Task to carry out: As you work through the listing below, copy each line exactly and drop the images.

Exercise data:

....................

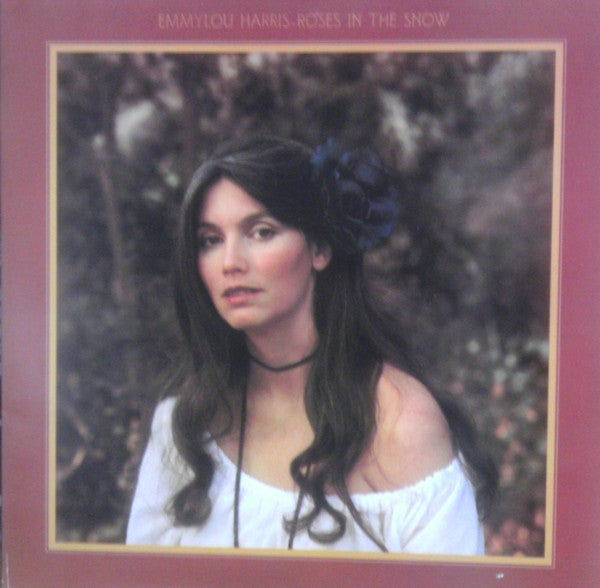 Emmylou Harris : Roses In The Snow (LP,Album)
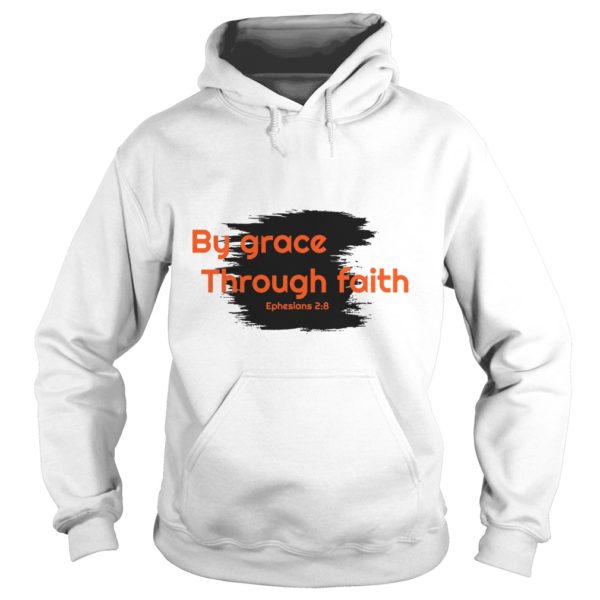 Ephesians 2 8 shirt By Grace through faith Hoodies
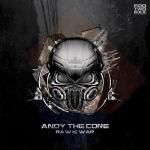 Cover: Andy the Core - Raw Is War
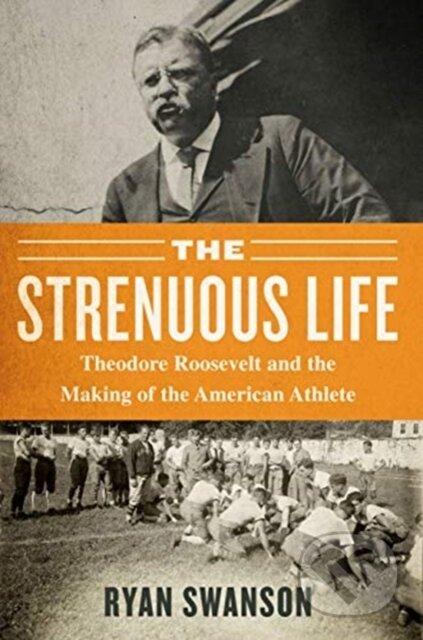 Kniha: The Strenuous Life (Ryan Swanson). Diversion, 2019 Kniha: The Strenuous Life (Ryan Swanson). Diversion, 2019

....................

Written response:
 Emmylou Harris : Roses In The Snow (LP,Album)
 Ephesians 2 8 shirt By Grace through faith Hoodies
 Cover: Andy the Core - Raw Is War
 Kniha: The Strenuous Life (Ryan Swanson). Diversion, 2019 Kniha: The Strenuous Life (Ryan Swanson). Diversion, 2019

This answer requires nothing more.